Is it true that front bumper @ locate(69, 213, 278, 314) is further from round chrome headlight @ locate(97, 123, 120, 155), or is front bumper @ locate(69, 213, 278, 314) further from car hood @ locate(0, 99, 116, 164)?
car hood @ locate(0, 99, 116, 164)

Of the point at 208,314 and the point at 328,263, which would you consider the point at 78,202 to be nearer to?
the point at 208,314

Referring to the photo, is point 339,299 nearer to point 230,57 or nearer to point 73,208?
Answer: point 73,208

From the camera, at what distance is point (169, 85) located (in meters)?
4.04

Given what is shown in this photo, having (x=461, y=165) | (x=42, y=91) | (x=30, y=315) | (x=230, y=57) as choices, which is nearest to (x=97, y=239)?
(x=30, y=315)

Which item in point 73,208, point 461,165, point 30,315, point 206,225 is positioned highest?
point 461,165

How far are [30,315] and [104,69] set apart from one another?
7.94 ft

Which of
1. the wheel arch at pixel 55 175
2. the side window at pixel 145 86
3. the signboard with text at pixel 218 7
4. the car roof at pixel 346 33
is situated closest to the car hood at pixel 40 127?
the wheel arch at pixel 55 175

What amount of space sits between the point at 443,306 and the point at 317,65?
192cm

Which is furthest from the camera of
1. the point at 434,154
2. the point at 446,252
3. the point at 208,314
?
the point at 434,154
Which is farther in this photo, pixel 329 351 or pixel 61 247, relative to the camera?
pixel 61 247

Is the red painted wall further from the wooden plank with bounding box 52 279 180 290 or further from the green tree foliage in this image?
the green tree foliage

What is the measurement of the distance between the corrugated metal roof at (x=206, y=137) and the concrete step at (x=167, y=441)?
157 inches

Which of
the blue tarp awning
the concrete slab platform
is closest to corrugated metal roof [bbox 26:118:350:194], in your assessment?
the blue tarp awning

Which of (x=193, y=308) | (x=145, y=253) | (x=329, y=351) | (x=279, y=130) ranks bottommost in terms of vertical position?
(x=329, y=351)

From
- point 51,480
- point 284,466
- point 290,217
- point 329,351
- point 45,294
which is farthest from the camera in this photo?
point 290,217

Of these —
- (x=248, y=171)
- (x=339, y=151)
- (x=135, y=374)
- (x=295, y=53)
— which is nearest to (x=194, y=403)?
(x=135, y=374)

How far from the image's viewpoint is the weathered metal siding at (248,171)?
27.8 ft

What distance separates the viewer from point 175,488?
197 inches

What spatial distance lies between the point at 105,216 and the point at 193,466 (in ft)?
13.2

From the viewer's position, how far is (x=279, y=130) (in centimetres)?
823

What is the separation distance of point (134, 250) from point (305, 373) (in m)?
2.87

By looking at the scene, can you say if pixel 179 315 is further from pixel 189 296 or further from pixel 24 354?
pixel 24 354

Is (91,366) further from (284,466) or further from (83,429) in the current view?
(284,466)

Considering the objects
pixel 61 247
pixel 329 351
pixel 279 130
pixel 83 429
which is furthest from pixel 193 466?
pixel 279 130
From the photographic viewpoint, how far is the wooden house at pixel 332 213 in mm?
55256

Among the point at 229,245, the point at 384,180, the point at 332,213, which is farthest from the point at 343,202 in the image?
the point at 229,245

-.-.-

Each line of the listing above should be output exactly.

- **Task output**:
Is it true that front bumper @ locate(69, 213, 278, 314) is further from round chrome headlight @ locate(97, 123, 120, 155), or is front bumper @ locate(69, 213, 278, 314) further from car hood @ locate(0, 99, 116, 164)?
car hood @ locate(0, 99, 116, 164)

Of the point at 208,314 and the point at 328,263, which would you consider the point at 78,202 to be nearer to?
the point at 208,314

Referring to the photo, is point 339,299 nearer to point 230,57 or nearer to point 73,208?
Answer: point 73,208

From the camera, at what distance is point (169, 85) located (in meters)?
4.04

Given what is shown in this photo, having (x=461, y=165) | (x=42, y=91) | (x=30, y=315) | (x=230, y=57) as choices, which is nearest to (x=97, y=239)?
(x=30, y=315)

Which item in point 73,208, point 461,165, point 30,315, point 206,225 is positioned highest?
point 461,165

How far are [30,315] and [104,69] set apart from one another?
7.94 ft

Which of
1. the wheel arch at pixel 55 175
2. the side window at pixel 145 86
3. the signboard with text at pixel 218 7
4. the car roof at pixel 346 33
is situated closest to the car hood at pixel 40 127?
the wheel arch at pixel 55 175

What amount of space sits between the point at 443,306 and the point at 317,65?
192cm

Which is furthest from the camera of
1. the point at 434,154
2. the point at 446,252
3. the point at 208,314
?
the point at 434,154
Which is farther in this photo, pixel 329 351 or pixel 61 247, relative to the camera?
pixel 61 247

Is the red painted wall further from the wooden plank with bounding box 52 279 180 290 or further from the green tree foliage in this image?
the green tree foliage

What is the measurement of the distance between the corrugated metal roof at (x=206, y=137) and the concrete step at (x=167, y=441)?
157 inches

Which of
the blue tarp awning
the concrete slab platform
is closest to corrugated metal roof [bbox 26:118:350:194], in your assessment?
the blue tarp awning

Which of (x=193, y=308) | (x=145, y=253) | (x=329, y=351) | (x=279, y=130) ranks bottommost in terms of vertical position?
(x=329, y=351)

From
- point 51,480
- point 284,466
- point 290,217
- point 329,351
- point 45,294
which is farthest from the camera in this photo?
point 290,217

Of these —
- (x=248, y=171)
- (x=339, y=151)
- (x=135, y=374)
- (x=295, y=53)
— which is nearest to (x=194, y=403)?
(x=135, y=374)

How far from the image's viewpoint is the weathered metal siding at (248,171)?
27.8 ft

What distance separates the viewer from point 175,488?
197 inches

What spatial distance lies between the point at 105,216 and the point at 193,466 (in ft)?
13.2

From the viewer's position, how far is (x=279, y=130) (in centimetres)?
823

What is the separation distance of point (134, 250) from point (305, 373) (in m)?
2.87

By looking at the scene, can you say if pixel 179 315 is further from pixel 189 296 or further from pixel 24 354?
pixel 24 354

Is (91,366) further from (284,466) or further from (83,429) in the current view?
(284,466)

Considering the objects
pixel 61 247
pixel 329 351
pixel 279 130
pixel 83 429
which is furthest from pixel 193 466?
pixel 279 130
From the photographic viewpoint, how far is the wooden house at pixel 332 213 in mm?
55256

Among the point at 229,245, the point at 384,180, the point at 332,213, which is farthest from the point at 343,202 in the image?
the point at 229,245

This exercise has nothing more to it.